Darvishi Hamidreza, Mohammadi Ahmadreza, Maghami Mohammad Hossein, Sadeghi Meysam, Sawan Mohamad
Department of Cognitive Psychology, Institute for Cognitive Science Studies (ICSS), Tehran 16583-44575, Iran.
Research Laboratory for Integrated Circuits, Faculty of Electrical Engineering, Shahid Rajaee Teacher Training University, Tehran 16788-15811, Iran.
Bioengineering (Basel). 2025 Jun 4;12(6):614. doi: 10.3390/bioengineering12060614.
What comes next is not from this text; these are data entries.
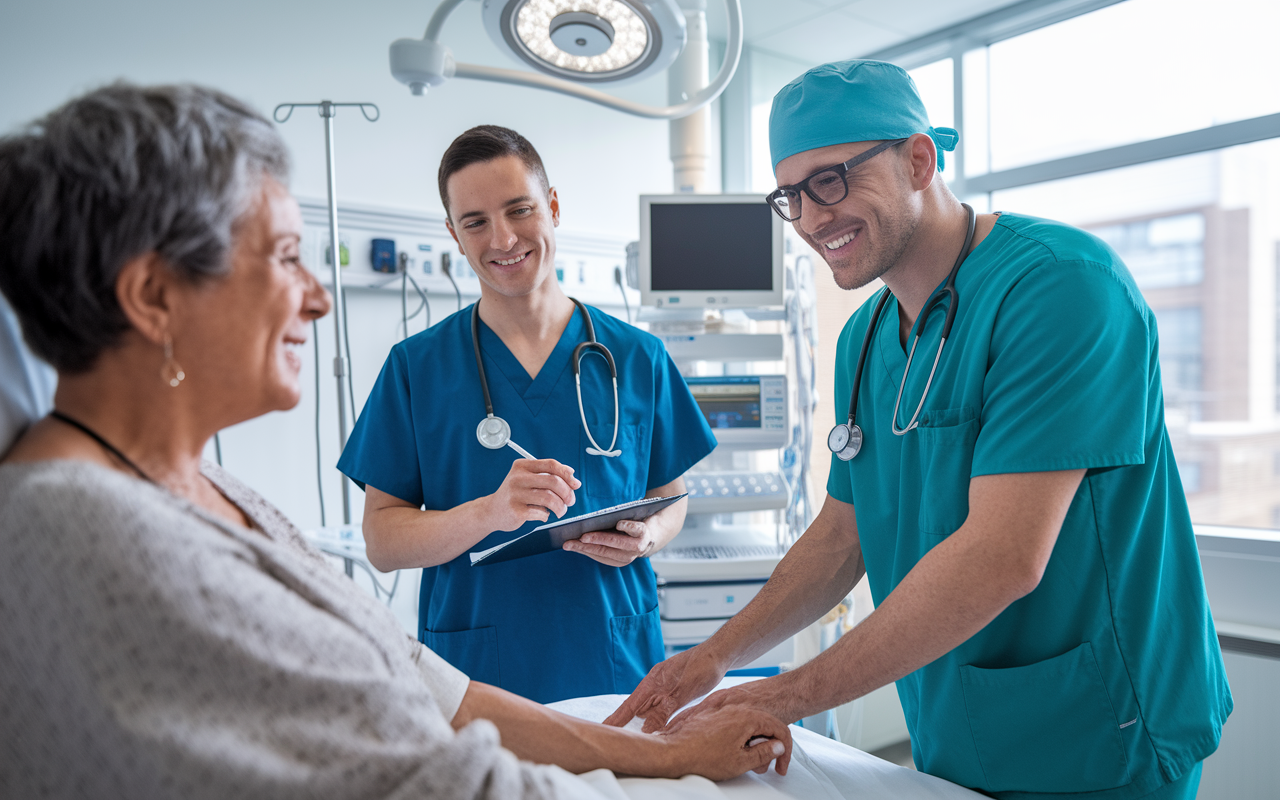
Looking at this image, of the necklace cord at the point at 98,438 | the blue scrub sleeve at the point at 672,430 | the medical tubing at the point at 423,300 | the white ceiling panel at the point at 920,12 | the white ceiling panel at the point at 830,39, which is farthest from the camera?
the white ceiling panel at the point at 830,39

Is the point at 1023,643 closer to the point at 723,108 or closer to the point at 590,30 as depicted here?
the point at 590,30

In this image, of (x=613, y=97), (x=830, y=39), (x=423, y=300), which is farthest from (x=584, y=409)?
(x=830, y=39)

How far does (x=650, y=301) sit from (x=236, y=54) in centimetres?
151

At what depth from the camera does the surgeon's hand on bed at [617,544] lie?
1329mm

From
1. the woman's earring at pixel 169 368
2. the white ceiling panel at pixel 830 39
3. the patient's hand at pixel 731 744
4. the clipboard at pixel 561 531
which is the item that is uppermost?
the white ceiling panel at pixel 830 39

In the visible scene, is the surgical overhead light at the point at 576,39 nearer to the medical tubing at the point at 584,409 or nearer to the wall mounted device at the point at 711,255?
the medical tubing at the point at 584,409

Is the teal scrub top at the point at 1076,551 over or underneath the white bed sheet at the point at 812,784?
over

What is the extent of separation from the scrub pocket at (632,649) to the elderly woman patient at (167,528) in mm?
664

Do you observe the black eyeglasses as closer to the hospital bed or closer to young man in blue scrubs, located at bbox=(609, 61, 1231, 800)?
young man in blue scrubs, located at bbox=(609, 61, 1231, 800)

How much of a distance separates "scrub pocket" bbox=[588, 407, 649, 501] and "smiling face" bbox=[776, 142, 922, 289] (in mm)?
511

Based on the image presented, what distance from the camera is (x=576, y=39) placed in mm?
1237

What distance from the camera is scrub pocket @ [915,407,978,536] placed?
0.99m

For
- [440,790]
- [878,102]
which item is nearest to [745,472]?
[878,102]

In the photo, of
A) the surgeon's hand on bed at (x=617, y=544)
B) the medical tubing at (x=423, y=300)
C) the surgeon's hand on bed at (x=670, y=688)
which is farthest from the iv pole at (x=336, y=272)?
the surgeon's hand on bed at (x=670, y=688)
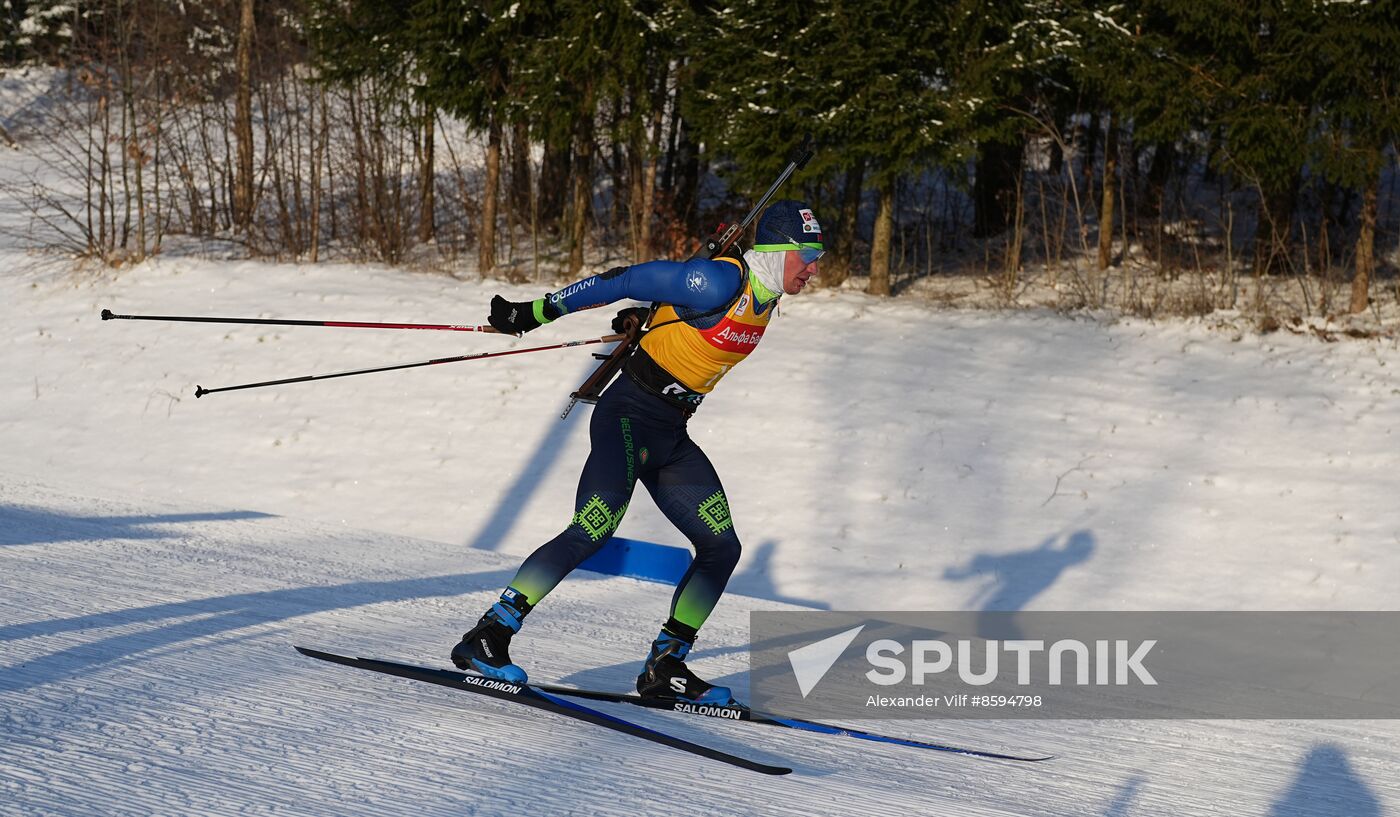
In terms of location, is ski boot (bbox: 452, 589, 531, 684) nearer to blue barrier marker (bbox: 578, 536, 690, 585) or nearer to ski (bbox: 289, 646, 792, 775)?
ski (bbox: 289, 646, 792, 775)

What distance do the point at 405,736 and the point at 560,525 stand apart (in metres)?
6.29

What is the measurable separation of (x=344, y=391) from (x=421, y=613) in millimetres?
6528

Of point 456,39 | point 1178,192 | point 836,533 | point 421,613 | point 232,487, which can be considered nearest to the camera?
point 421,613

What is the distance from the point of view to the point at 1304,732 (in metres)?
5.89

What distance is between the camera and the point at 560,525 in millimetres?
10320

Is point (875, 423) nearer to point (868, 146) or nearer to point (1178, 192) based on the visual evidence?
point (868, 146)

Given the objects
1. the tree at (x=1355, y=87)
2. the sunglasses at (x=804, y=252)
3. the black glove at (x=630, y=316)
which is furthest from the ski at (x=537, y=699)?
the tree at (x=1355, y=87)

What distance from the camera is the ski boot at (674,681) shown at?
187 inches

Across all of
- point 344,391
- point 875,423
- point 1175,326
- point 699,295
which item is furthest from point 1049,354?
point 699,295

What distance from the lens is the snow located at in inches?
155

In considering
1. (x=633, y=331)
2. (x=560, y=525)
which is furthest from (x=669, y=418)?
(x=560, y=525)

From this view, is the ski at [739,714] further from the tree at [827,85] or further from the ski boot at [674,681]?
the tree at [827,85]

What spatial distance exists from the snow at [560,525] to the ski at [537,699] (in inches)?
2.1

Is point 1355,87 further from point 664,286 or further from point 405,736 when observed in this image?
point 405,736
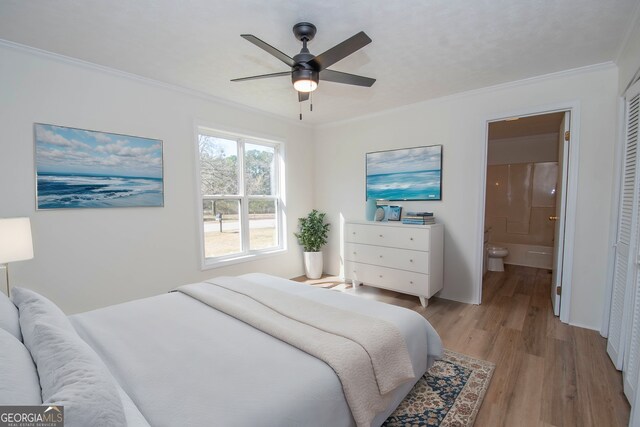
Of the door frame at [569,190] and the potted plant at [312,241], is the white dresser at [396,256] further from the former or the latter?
the door frame at [569,190]

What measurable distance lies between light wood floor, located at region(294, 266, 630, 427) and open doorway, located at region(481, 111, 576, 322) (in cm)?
126

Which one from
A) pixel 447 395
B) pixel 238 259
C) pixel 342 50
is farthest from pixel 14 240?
pixel 447 395

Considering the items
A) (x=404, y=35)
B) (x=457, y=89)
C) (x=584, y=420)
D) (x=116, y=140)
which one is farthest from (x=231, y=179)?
(x=584, y=420)

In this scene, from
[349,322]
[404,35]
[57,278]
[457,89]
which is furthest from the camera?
[457,89]

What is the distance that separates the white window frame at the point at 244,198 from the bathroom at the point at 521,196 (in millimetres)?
3361

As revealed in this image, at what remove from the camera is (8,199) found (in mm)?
2223

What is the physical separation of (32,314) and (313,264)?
337 cm

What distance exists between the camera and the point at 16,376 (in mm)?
783

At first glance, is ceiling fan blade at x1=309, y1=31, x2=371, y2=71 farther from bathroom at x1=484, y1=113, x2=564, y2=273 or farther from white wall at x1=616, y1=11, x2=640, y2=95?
bathroom at x1=484, y1=113, x2=564, y2=273

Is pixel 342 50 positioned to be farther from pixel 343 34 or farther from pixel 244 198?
pixel 244 198

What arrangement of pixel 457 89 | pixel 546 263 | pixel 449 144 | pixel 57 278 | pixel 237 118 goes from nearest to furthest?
1. pixel 57 278
2. pixel 457 89
3. pixel 449 144
4. pixel 237 118
5. pixel 546 263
Brain-computer interfaces (BCIs) translate electroencephalography (EEG) signals into control commands, offering potential solutions for motor-impaired individuals. While traditional BCI studies often focus solely on amplitude variations or inter-channel connectivity, movement-related brain activity is inherently dynamic, involving interactions across regions and frequency bands. We propose that combining amplitude-based (filter bank common spatial patterns, FBCSP) and phase-based connectivity features (phase-locking value, PLV) improves decoding accuracy. EEG signals from ten healthy subjects were recorded during arm movements, with electromyography (EMG) as ground truth. After preprocessing (resampling, normalization, bandpass filtering), FBCSP and multi-lag PLV features were fused, and the ReliefF algorithm selected the most informative subset. A feedforward neural network achieved average metrics of: Pearson correlation 0.829 ± 0.077, R-squared value 0.675 ± 0.126, and root mean square error (RMSE) 0.579 ± 0.098 in predicting EMG amplitudes indicative of arm movement angles. Analysis highlighted contributions from both FBCSP and PLV, particularly in the 4-8 Hz and 24-28 Hz bands. This fusion approach, augmented by data-driven feature selection, significantly enhances movement decoding accuracy, advancing robust neuroprosthetic control systems.
脑机接口(BCIs)将脑电图(EEG)信号转换为控制命令,为运动功能受损的个体提供了潜在的解决方案。虽然传统的脑机接口研究通常只关注幅度变化或通道间的连通性,但与运动相关的大脑活动本质上是动态的,涉及不同区域和频段之间的相互作用。我们提出,将基于幅度的特征(滤波器组公共空间模式,FBCSP)和基于相位的连通性特征(锁相值,PLV)相结合可以提高解码精度。在手臂运动期间记录了10名健康受试者的脑电图信号,并以肌电图(EMG)作为真实对照。经过预处理(重采样、归一化、带通滤波)后,将FBCSP和多延迟PLV特征进行融合,然后使用ReliefF算法选择信息量最大的子集。在前馈神经网络预测指示手臂运动角度的肌电图幅度时,得到的平均指标为:皮尔逊相关系数0.829±0.077,决定系数0.675±0.126,均方根误差(RMSE)0.579±0.098。分析突出了FBCSP和PLV的贡献,特别是在4-8Hz和24-28Hz频段。这种融合方法通过数据驱动的特征选择得到增强,显著提高了运动解码精度,推动了强大的神经假体控制系统的发展。